As the planets move through the dust disc -oh, and it is a disk due to the spinning motion of gravitational force generated by the rotating sun- they create trails of varying density in the dust around them. Since many planets do not travel directly in the same plane as the stars they orbit, and since the planets' gravity pulls dust in along in their path, secondary discs are created by the presence of planetary bodies around distant suns.
It is these secondary disks that can be detected by our modern telescopes. This method of detection is easier than a lot of other methods because the planetary dust-rings are a lot bigger than the planets themselves, and are therefore easier to "see" in the glare of the stars they orbit.
Above: the Hubble image of the star Beta Pictoris, and its dust disks.
The secondary disk in the image of Beta Pictoris is thought to be generated by the presence of a planet.

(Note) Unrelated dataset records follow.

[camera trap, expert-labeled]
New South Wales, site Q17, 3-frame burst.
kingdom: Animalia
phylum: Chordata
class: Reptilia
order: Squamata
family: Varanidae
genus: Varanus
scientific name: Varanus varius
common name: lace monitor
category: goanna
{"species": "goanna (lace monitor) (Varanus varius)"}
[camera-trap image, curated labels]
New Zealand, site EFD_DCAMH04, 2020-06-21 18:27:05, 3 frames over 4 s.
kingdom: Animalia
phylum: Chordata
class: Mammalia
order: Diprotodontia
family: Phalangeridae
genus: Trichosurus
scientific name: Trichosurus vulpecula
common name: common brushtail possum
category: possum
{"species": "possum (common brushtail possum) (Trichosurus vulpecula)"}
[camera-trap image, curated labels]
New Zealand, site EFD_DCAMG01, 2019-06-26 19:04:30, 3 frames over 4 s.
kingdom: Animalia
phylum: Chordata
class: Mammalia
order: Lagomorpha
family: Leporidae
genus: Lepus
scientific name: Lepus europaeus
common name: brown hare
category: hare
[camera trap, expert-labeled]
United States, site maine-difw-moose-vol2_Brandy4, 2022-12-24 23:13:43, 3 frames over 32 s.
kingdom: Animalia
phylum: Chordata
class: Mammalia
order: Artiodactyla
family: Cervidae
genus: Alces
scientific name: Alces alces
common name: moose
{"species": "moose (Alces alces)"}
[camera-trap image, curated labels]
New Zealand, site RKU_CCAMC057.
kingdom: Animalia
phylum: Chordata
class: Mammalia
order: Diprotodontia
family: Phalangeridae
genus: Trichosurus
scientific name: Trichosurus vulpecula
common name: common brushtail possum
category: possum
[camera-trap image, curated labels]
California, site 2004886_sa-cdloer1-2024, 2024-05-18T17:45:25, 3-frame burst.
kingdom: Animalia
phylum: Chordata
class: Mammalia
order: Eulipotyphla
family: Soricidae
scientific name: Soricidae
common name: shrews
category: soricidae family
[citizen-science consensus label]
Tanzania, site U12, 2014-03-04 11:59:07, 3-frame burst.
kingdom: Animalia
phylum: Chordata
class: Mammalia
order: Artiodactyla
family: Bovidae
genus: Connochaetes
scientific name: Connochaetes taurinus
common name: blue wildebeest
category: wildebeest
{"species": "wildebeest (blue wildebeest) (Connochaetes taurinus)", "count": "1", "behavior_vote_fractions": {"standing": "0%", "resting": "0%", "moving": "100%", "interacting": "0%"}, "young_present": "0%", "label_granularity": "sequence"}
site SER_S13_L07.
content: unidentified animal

There are also secondary indicators. As planets move through the dust they create variations in its density. You can see this in your bowl and pepper model by what happens to the pepper around your finger as you swirl it around. This observation can be used as further evidence of planetary bodies in a distant solar system. Below is a density image of our own solar system with the sun in the center, and the density variation being caused by Earth's orbit.
The second dot below the first one is earth. Purple indicates the lowest density, while red the highest.
I'm very excited about this new method, and fully expect even more planets to be discovered in the coming years!
All images above are courtesy NASA. You can red the original article about this new method of planet detection here.
That's all for this posting! Be well!